§ **GIVEN INSTRUCTION**
Lay out the lines of the records as a Markdown table with the columns Row and Line, starting at the line that contains "How far is green" and ending after the line that contains "0.77 metres". Number each row and omit blank lines.

Records of scene-based questions:
+-------+

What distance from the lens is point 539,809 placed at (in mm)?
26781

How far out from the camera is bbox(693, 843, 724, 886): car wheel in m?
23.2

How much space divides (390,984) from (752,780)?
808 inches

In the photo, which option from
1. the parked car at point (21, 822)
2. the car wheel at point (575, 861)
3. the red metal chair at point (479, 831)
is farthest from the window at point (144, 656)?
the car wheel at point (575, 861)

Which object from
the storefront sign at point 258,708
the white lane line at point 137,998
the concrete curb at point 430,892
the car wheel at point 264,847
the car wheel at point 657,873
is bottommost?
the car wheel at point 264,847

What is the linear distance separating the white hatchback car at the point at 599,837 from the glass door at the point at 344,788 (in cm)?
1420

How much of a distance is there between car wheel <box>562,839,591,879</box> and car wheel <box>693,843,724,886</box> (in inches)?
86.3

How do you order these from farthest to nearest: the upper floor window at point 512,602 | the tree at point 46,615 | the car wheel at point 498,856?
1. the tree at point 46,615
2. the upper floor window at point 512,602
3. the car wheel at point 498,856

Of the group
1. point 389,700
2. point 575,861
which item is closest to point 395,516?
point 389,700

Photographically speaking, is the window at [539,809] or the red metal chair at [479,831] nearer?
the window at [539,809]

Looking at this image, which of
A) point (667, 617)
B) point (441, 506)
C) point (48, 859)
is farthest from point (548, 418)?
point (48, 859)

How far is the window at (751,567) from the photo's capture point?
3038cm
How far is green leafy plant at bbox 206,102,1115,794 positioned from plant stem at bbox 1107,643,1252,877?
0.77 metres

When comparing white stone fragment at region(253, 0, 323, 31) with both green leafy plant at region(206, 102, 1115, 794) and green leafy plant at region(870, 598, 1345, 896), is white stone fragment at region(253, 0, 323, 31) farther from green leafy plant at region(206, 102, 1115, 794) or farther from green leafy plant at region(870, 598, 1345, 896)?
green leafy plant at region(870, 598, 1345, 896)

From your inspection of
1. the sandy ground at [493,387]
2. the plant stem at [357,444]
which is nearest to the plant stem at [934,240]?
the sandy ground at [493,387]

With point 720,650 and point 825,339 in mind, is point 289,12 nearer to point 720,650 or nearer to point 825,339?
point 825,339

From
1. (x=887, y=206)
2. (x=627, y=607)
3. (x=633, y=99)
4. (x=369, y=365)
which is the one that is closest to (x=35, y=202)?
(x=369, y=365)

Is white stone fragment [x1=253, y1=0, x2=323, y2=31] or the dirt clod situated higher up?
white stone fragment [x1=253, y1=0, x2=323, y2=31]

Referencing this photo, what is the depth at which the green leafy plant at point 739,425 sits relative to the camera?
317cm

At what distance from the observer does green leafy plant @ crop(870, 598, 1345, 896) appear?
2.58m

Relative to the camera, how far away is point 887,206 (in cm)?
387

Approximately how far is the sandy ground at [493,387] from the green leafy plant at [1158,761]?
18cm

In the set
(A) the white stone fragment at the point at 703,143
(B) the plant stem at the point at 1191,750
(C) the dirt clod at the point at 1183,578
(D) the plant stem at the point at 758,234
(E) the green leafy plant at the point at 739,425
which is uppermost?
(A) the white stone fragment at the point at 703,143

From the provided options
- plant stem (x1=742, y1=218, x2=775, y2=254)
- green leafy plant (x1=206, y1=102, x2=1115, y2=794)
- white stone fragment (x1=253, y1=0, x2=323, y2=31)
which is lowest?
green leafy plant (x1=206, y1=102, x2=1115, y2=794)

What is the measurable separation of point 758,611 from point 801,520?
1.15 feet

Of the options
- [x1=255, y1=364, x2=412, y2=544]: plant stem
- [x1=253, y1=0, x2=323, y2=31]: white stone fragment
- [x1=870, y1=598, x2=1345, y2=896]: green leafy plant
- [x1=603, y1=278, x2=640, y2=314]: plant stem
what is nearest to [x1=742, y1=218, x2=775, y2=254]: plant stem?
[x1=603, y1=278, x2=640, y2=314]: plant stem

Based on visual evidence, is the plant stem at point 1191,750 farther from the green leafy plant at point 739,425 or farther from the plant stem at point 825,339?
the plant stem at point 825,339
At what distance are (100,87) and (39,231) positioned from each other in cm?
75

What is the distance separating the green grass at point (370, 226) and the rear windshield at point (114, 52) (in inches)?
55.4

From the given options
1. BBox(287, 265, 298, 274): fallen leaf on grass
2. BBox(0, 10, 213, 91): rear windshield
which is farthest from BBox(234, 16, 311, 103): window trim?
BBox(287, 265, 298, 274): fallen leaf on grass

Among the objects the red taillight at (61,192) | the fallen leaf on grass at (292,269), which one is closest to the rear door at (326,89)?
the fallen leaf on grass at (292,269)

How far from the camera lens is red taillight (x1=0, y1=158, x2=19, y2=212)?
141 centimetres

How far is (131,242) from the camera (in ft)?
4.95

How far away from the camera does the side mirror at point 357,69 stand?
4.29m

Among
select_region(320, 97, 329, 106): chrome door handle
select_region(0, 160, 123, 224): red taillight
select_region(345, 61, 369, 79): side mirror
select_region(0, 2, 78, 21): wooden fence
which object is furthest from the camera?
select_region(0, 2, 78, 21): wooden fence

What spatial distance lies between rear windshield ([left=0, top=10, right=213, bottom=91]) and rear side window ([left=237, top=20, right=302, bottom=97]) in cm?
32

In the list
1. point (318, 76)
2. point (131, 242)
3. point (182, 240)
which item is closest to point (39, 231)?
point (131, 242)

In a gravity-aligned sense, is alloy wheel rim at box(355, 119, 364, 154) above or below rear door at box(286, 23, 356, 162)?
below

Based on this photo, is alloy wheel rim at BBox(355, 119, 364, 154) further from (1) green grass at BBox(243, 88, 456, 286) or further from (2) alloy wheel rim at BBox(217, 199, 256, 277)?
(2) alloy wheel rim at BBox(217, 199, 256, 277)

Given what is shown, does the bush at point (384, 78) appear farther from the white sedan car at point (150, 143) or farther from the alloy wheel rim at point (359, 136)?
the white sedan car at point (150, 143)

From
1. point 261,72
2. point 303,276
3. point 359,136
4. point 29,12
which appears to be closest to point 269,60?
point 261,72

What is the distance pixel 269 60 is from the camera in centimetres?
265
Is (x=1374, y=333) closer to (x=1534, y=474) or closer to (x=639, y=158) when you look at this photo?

+-------+

§ **ANSWER TO THE PROBLEM**
| Row | Line |
|---|---|
| 1 | How far is green leafy plant at bbox 206,102,1115,794 positioned from plant stem at bbox 1107,643,1252,877? |
| 2 | 0.77 metres |